[[ TEXT PROVIDED, beginning ]]

The Top 7... games we want announced at E3
We know they're coming, you know they're coming, so announce 'em already!
A logo for F-Zero Z magically appeared right around April 1st, leading many sane-minded gamers to believe it was a joke and nothing more. But the logo took on a 2000kph life of its own and next thing ya knew it was a full blown sequel officially on its way to Wii. Well, jury's still out on that (people are still debating its legitimacy), though it did raise an obvious point - there hasn't been a console F-Zero since 2003, and it's high time we were treated to a 30-car pileup on a hovering futuristic raceway.
The rumors suggested weapons would be added. A big misstep in our opinion, as F-Zero has always been about pure, unrestricted speed. Brain-melting amounts of speed, with twisting courses that loop, corkscrew and flip all over the damn place while lung-punching techno guitar riffs shred in the background. Imagine all that taken online (competently, we hope). Casuals wouldn't give a toss, but the hardcore, the poor, starving hardcore, would lap it up like ice-cold oasis water in an endless desert of brain training games.
Yeah, like that up there. We want more of that, please. Don't dumb it down with crap-ass motion controls, don't rubber band the computer AI, don't add weapons that unbalance and undermine the very purpose of the game. Just deliver a solid, screamingly fast online experience for those who've patiently waded through all the "expanded market" riffraff.

[[ TEXT PROVIDED, end ]]

EXERCISE TASKS:
1: According to the article about games wanted at E3, in what year was the most recent console F-Zero released?
2: Carry the article about games wanted at E3 forward, writing on from its final sentence.
You won't need the rows after the article.

[[ ENTRIES PROVIDED, beginning ]]

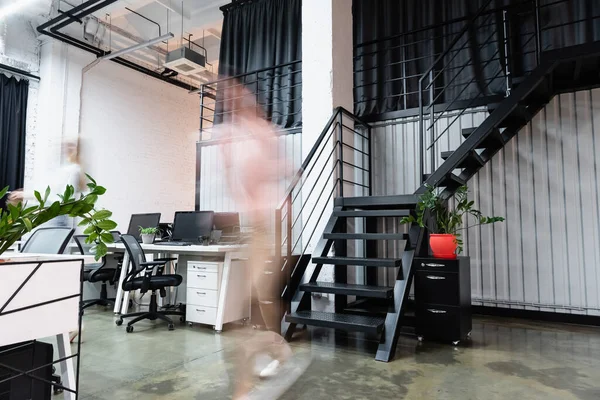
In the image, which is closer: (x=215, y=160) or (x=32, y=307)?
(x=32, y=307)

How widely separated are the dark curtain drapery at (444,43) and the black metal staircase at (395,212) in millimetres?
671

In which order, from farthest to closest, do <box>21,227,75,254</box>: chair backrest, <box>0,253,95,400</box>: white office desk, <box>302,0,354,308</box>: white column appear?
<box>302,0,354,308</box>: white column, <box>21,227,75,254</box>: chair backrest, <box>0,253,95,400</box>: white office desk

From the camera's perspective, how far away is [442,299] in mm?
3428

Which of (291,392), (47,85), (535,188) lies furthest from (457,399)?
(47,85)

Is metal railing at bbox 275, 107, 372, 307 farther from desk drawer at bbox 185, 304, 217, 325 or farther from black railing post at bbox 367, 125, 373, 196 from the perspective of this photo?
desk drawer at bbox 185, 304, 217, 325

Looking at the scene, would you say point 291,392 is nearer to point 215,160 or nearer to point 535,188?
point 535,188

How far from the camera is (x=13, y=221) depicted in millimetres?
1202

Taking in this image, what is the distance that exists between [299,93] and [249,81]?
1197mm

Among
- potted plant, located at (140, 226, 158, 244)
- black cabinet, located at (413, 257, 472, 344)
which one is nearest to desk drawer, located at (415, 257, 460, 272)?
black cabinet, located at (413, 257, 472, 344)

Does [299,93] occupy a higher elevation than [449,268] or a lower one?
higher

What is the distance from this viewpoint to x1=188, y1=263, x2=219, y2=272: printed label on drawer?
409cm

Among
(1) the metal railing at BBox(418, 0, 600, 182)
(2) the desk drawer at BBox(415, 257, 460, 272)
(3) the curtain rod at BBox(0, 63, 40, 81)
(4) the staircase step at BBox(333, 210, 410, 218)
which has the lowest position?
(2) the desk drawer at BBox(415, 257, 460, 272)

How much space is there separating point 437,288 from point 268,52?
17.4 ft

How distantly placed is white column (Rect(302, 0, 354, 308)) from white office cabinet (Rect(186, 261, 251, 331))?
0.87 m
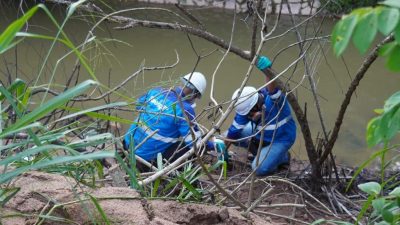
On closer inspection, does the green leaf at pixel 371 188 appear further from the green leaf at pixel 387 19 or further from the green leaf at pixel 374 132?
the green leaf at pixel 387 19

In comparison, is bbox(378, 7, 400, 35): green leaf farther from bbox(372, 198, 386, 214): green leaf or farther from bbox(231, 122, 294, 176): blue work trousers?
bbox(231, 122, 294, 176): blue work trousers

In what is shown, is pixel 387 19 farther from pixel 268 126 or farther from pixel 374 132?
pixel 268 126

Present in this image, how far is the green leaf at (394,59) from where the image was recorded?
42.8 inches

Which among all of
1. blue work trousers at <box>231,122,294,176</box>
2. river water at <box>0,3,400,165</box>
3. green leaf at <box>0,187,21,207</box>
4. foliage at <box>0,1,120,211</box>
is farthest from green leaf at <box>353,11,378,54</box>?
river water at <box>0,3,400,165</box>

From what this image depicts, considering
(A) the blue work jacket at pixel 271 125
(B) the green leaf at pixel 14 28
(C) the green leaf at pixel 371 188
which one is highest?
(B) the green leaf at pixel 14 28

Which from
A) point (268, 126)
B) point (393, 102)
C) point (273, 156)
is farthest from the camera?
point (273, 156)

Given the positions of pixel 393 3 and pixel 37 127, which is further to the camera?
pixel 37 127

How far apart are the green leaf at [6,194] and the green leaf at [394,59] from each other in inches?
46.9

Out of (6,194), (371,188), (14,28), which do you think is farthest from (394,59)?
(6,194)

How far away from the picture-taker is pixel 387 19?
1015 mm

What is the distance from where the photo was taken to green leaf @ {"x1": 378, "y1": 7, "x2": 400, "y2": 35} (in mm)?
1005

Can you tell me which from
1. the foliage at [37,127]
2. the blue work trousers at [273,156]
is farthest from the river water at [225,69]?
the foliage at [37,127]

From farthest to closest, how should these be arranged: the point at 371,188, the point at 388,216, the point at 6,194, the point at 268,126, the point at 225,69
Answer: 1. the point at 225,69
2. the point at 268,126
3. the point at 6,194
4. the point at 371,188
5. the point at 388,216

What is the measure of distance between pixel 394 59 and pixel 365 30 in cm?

[[ ENTRIES PROVIDED, end ]]
[[ ENTRIES PROVIDED, beginning ]]

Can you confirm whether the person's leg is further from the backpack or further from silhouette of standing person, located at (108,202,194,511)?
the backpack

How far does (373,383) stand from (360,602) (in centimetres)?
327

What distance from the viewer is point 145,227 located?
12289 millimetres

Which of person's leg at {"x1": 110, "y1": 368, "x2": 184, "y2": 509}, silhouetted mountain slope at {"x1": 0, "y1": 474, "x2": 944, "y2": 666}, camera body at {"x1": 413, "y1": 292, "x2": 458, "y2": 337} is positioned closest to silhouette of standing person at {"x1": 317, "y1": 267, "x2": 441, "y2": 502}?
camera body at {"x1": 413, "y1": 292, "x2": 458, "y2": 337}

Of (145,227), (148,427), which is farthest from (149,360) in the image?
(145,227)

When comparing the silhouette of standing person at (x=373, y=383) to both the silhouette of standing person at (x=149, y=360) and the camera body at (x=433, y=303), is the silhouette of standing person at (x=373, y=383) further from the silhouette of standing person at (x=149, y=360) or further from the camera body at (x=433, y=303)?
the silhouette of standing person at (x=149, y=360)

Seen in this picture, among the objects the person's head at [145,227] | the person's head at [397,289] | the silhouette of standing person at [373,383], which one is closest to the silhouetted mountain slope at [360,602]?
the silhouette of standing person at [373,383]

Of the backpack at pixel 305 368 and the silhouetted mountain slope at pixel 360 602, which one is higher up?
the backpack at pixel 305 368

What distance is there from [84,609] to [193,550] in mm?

[[ ENTRIES PROVIDED, end ]]
[[ ENTRIES PROVIDED, beginning ]]

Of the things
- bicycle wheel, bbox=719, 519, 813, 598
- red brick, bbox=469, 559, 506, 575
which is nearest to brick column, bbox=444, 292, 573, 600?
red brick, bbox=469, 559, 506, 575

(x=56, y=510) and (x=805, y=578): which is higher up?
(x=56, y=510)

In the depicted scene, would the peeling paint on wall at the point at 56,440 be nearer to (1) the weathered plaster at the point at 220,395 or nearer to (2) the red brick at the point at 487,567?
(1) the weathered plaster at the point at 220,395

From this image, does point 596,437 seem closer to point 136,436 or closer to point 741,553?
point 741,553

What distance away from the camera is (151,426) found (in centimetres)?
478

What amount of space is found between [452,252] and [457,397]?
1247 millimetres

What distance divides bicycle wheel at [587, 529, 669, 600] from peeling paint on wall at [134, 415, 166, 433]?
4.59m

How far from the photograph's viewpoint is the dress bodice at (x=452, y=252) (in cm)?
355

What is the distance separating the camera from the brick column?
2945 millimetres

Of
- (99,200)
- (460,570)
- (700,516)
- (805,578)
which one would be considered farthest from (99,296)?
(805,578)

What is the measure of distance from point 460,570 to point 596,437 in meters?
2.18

[[ ENTRIES PROVIDED, end ]]

EXPECTED RESPONSES:
1: 2003

2:
Oh come on Square, we know you're cooking this in a secret lab somewhere so make it goddam official already. Remaking one of the most popular games of all time is a license to print money, plain and simple. Fanboys, newcomers, everyone would jump on this and PS3 would shoot through the roof (even more than it will when FFXIII decides to wake up and ship). Ever since they dropped this "tech demo" at E3 2006, the many-tentacled beast that is the internet has refused to let the dream die:
Square's not shy about milking the living hell out of its properties. Final Fantasy VII, despite being a sixth sequel, has become its own franchise with five games under its banner. Not too far a leap then to think a total redesign for the most lucrative sequel of its most lucrative series is out of the question. And it desperately needs it, as the PSone visuals have aged like a fine wine in a bottle made of shit. Still, Square insists it's not happening.
We just hope the inevitable FFVII re-issue doesn't take the form of another DS remake. FFIII and FFIV have already received the treatment, and FFVII could likely fit on a DS cart or two (remember, Resident Evil 2 was crammed onto an N64 cart and that was loaded with cutscenes as well). We say "boo" that that, and "yay" to a gorgeous PS3 version.